[Israel.pm] Memory problem - Loading big files

Shlomi Fish shlomif at iglu.org.il
Thu Jun 19 05:01:30 PDT 2008


On Tuesday 17 June 2008, Assaf Gordon wrote:
> Hello all,
>
> I'm having problems loading big files into memory - maybe you could help
> me solve them.
>
> My data file is a big (~250MB) text file, with eight tab-separated
> fields. I want to load the entire file into a list.

Perl has a lot of overhead on its data-structures. So it may run out of memory 
with such large data. I suggest you use some kind of database instead:

* http://www.postgresql.org/ - a client/server SQL database (MySQL is not 
recommended due to http://www.shlomifish.org/open-source/anti/mysql/ ).

* http://www.sqlite.org/ - a file-based SQL database. Public Domain.

* http://www.oracle.com/technology/products/berkeley-db/index.html - Berkeley 
DB - a simple key/value-based database. (GPL-like licence).

* http://freshmeat.net/projects/tokyocabinet/ - an LGPLed database that seems 
similar to BDB. (I did not test it yet).

>
> I've narrowed down the code into this:
> -------------
> #!/usr/bin/perl
> use strict;
> use warnings;
> use Data::Dumper;
> use Devel::Size qw (size total_size);
>
> my @probes;
> while (<>) {
> 	my @fields = split(/\s+/);
> 	push @probes, \@fields;
> }
>
> print "size = ", size(\@probes),"\n";
> print "total size= ", total_size(\@probes),"\n";
> print "data size = ", total_size(\@probes)- size(\@probes),"\n";
> print Dumper(\@probes),"\n";
> ------------
> (Can't get any simpler than that, right?)
>
> But when I run the program, the perl process consumes 2.5GB of memory,
> prints "out of memory" and stops.

That is expected.

>
> I know that perl isn't the most efficient memory consumer, but surely
> there's a way to do it...

You can try using perltie games - http://perldoc.perl.org/perltie.html , but I 
would recommend against it. Just use a database, or possibly use a C 
extension with hand-crafted memory allocation.

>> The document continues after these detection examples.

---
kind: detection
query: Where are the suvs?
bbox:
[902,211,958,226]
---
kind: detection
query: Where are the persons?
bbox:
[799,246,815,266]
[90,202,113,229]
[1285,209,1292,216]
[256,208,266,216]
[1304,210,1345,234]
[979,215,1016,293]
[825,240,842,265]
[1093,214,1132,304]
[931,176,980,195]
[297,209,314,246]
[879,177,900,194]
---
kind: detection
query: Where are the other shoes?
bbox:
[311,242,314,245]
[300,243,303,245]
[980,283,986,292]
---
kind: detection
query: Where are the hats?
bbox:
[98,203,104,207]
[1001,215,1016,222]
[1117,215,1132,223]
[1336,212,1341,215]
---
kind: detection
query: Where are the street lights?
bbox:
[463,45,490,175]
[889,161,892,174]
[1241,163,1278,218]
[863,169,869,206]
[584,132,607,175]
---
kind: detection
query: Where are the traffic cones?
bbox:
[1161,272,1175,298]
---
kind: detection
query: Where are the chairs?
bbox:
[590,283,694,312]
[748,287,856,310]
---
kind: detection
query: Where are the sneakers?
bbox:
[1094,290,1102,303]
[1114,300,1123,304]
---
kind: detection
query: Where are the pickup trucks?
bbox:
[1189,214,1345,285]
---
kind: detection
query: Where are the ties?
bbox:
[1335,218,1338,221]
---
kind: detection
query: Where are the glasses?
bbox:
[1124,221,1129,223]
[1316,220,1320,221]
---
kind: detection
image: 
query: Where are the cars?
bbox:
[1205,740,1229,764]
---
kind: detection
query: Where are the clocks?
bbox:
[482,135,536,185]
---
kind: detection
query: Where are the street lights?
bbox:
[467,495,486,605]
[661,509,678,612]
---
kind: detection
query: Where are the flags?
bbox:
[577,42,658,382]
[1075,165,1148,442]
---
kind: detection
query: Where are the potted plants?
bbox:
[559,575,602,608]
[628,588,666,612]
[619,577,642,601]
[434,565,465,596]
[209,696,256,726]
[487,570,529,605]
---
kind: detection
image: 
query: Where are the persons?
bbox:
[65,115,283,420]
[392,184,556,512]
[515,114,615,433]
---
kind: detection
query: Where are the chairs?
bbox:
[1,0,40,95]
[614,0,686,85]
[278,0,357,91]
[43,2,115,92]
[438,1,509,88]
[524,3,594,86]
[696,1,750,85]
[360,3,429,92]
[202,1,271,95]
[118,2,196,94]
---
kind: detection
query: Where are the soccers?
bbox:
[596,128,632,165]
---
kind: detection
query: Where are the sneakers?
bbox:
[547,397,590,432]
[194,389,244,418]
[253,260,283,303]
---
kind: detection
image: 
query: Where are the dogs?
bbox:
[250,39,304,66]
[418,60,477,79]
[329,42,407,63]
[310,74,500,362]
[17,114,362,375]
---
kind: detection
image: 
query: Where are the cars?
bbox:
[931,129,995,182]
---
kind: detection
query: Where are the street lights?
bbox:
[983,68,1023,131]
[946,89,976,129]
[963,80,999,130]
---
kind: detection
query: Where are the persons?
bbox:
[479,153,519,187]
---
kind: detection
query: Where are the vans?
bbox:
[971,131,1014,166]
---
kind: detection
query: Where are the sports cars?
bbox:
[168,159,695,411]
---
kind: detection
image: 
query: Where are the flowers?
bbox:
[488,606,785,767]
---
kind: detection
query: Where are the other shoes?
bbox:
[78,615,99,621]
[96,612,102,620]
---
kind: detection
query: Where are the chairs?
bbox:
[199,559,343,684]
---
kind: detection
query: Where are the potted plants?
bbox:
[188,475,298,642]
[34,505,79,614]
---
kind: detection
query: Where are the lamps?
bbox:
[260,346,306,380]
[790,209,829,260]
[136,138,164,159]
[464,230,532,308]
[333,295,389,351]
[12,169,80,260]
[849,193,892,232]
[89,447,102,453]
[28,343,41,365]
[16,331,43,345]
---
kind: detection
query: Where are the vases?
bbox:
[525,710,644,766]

That or get a 64-bit machine with lots of available memory. ;-)

Regards,

	Shlomi Fish

>
> If you care to test it yourselves, here's a simple script that creates a
> dummy text file, similar to my own data file:
> -----
> #!/usr/bin/perl
> foreach (1..2100000) { print join("\t", "LONG-TEXT-FIELD", 11111,
> 222222, 3333333, 44444444, 5555555, 6666666,
> "VERY-VERY-VERY-VERY-VERY-VERY-VERY-VERY-VERY-LONG-TEXT-FIELD" ),"\n" ; }
> -----
>
>
> Thanks in advance for your help!
>       Assaf.
>
> _______________________________________________
> Perl mailing list
> Perl at perl.org.il
> http://perl.org.il/mailman/listinfo/perl

-----------------------------------------------------------------
Shlomi Fish       http://www.shlomifish.org/
My Aphorisms - http://www.shlomifish.org/humour.html

The bad thing about hardware is that it sometimes works and sometimes doesn't.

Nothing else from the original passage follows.